‘Adore’ Looks Like Porn Produced by Architectural Digest

Adore looks like porn produced by Architectural Digest. Set in a picturesque Australian beach town, Anne Fontaine’s film offers such bright sun and visual clarity (courtesy of cinematographer Christophe Beaucarne) that its focus on secrets and betrayals seems almost an afterthought. We might be watching a travel brochure or a makeup ad, the scenery exquisite and vaguely Edenic.

This seductive, absurd fantasy must collapse, of course, but before it does, it’s nearly saved by the two gorgeous, glorious actresses at its center. In Adore, opening in select theaters and available on VOD 6 September, Robin Wright and Naomi Watts are, for a time, provocative in their apparent placidity, together a portrait of easy female intimacy and power. They’re like sisters, twins, maybe even the same person, interchangeably confident and knowing. It’s a perfection of sameness that lingers even after the differences in their personalities emerge and cause their oddly tender fall from grace.
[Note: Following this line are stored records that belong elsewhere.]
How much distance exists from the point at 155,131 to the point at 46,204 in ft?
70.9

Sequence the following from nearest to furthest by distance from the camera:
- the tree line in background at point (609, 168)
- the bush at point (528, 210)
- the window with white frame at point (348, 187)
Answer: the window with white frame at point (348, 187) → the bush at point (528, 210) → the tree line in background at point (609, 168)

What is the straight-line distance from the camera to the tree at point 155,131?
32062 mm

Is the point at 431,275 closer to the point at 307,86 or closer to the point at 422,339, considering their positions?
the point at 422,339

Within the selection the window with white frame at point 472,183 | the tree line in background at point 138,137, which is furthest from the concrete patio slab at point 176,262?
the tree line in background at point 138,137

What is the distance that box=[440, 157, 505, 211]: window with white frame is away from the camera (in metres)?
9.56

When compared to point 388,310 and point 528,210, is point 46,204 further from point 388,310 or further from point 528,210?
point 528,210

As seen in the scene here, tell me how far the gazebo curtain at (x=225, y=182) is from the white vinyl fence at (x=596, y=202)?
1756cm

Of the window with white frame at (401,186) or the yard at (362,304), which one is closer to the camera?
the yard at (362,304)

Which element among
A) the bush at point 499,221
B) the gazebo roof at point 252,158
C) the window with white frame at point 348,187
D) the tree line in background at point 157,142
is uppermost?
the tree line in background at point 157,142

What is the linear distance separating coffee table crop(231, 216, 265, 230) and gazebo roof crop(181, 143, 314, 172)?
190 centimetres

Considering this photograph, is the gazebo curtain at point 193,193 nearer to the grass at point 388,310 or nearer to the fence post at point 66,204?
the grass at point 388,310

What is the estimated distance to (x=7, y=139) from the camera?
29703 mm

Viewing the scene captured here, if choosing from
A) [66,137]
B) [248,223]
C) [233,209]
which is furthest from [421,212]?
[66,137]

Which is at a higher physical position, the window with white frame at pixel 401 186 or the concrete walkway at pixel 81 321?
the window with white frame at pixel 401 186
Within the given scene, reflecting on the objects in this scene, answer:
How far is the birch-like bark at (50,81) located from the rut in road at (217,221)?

That fall is generated by startlingly paired decisions, when these two mothers sleep with each other’s sons. It’s a premise that falls outside what’s acceptable, drawn from the movie’s source, Doris Lessing’s novella “The Grandmothers”. The movie provides the premise with a sugary gloss that makes it go down almost too easily and makes you wonder whose fantasy you might be watching, the women’s or the men’s, or maybe both and neither. Though the audacious plot eventually descends into the mundane, this turn is especially disappointing because for a moment, the movie seems poised to abandon such pop-psychological baggage for notions more possibly sublime.

Roz (Wright) and Lil (Watts) have grown up side by side by the beach, achieving such a close bond that that Roz’s husband Harold (Ben Mendelsohn) openly suspects them of being lesbians. Each has a model son; watching the boys surf on the beach, Roz asks, “Did we do that?” and Lil replies, “They’re like young gods.” If the point of their pride is obvious, it’s also a little disconcerting for viewers who might want to remember that fathers had roles in these creations.

Lil’s husband is actually recently dead, and when Harold jets off to Sydney for a couple of weeks, it takes about five minutes of screen time for the first transgression to occur, when Lil’s son Ian (Xavier Samuel) kisses Roz, and even less time for the second, namely, the decision by Roz’s son Tom (James Frecheville) to engage Lil, as a sort of revenge that’s quickly abandoned for other pleasures. While the four lovers exist briefly as a blissful, paradisiacal unit almost completely devoid of any real eroticism, the film provides plenty of prettiness, blond and beachy.

The sons are pretty in their own ways, embodying the women’s mutually appreciated completions and validations. Even in the film’s latter half, which takes place two years into the mother-son relationships and concerns itself primarily with their disintegration, can be seen as a continuation of the fantasy, by now transformed into a reproach to the women, as each refuses to recognize the other as the true object of her desire.

When their sons begin to stray, first one and then the other, they are such perfect male objects that it hardly seems like their fault: the mothers have done their work too well. It’s no surprise that the sons are attracted to women who match them in paradigmatic beauty. Mary (Jessica Tovey) is a theater performer who sings Gershwin, Hannah (Sophie Lowe) a bridesmaid in a white dress.

You know these relationships won’t last, and so this portion of the narrative is comprised of even less tension than the rest. Ian and Tom have grown up by the womblike sea — Tom is more or less reborn from the ocean after he discovers his mother’s initial transgression, waking up shirtless in the surf and the dawn — and so they must return there. The women follow their own trajectories, mythic and not: when Roz sits with Lil in the darkness and admits that this all might be her fault, the movie doesn’t so much set up a reckoning as it poses a question.

When Adore does deliver its reckoning, it’s less compelling than what comes before, the scenes in which Roz and Lil discuss what they have done, admitting the extent of their satisfaction and blurring the lines between decorum and desire with a mix of security and lightness that remains the most astonishing aspect of the film. In another setting, or according to another sensibility, the women’s sense of freedom might become an appalling burden. But for a few moments in Adore, their rejection of expectations allows them to share a reverie that is unbelievably whole.